Plusieurs médias ont même rapporté des états de mal-être voire de psychose encouragée par l’IA. Dans le même article du New York Times, les journalistes prennent comme exemple le cas d’Allan Brooks, un homme qui n’avait aucun antécédent psychiatrique. Il a commencé à utiliser ChatGPT pour poser quelques questions sur les sciences. La réponse de l’IA quand, de fil en aiguille, il a remis en question certains principes mathématiques ? « Tu as l’air de quelqu’un qui pose les questions qui redéfinissent la connaissance humaine. » Après des semaines, Allan Brooks s’est rendu compte de la supercherie. Mais d’autres faits divers, comme ce cas d’un homme agressant sa famille après une discussion avec ChatGPT, rapporté par Slate, montre que les conséquences peuvent être bien plus graves. « Un usage sain complète d’autres interactions humaines, sans les remplacer, commente Pascal Laplace. La dépendance apparaît lorsqu’on se coupe du réel, au point de ne plus fonctionner sans ce soutien numérique. » En avril, une étude intitulée « L’expression de la stigmatisation et des réponses inappropriées empêche les LLM [IA conversationnelles] de remplacer en toute sécurité les prestataires de soins de santé mentale », publiée par l’université Cornell soulignait, elle aussi, les dangers potentiels de ces systèmes.
Les détracteurs de ChatGPT 5 ont finalement eu gain de cause. Au moins partiellement. Quelques jours après, Open AI a décidé de permettre l’accès à ses versions précédentes, dont le fameux 4o, aux utilisateurs qui payent.

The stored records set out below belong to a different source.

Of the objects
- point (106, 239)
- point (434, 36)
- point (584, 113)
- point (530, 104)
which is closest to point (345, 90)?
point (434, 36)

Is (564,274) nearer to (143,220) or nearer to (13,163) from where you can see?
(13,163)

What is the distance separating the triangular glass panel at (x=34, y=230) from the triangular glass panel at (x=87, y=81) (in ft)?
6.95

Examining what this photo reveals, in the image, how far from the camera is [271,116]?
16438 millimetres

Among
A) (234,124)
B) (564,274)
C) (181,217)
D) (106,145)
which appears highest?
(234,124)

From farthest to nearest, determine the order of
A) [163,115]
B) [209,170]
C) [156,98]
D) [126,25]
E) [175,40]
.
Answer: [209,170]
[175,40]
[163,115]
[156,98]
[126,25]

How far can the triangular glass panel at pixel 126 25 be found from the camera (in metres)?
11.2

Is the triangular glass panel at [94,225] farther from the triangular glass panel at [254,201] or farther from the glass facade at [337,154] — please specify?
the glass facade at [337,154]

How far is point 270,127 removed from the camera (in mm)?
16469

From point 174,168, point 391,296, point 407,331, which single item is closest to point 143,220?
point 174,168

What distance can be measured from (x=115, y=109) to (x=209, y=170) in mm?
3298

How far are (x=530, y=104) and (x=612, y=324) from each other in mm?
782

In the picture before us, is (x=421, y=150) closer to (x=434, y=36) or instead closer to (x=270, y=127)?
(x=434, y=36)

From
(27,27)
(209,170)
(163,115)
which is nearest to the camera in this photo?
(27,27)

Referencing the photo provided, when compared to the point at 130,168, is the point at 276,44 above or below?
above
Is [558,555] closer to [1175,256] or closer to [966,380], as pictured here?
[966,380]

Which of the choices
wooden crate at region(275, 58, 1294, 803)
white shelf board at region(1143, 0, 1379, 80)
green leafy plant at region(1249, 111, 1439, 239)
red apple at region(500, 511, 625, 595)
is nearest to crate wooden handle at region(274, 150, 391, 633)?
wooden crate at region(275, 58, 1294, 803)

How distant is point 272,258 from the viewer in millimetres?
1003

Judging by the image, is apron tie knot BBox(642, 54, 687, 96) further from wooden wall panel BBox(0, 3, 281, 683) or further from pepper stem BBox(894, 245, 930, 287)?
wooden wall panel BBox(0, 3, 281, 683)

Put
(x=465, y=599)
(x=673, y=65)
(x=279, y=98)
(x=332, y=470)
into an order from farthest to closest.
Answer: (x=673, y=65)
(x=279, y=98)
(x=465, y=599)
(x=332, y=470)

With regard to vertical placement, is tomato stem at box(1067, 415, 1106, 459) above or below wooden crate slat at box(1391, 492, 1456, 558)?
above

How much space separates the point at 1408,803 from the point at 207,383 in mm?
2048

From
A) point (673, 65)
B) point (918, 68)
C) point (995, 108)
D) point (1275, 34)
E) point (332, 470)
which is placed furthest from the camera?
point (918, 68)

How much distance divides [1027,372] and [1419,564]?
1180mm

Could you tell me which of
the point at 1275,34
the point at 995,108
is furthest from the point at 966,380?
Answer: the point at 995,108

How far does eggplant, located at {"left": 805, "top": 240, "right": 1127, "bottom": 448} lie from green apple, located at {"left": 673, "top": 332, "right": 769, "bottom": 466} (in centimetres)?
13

Par le passé, l’entreprise avait assuré qu’elle privilégiait la rétention (le fait que les utilisateurs privilégient leur service et reviennent régulièrement) et pas l’engagement (de longues sessions avec beaucoup d’interactions). Et a mis en place quelques mesures, comme un rappel de prendre des pauses lors de longues discussions avec la machine. « Les concepteurs portent une part de responsabilité, mais elle doit être partagée avec les familles, l’école et les institutions, pour éduquer aux usages conscients », souligne le psychologue Pascal Laplace. En attendant, à en croire les messages soulagés sur Reddit, ChatGPT 4o a encore de beaux jours devant lui.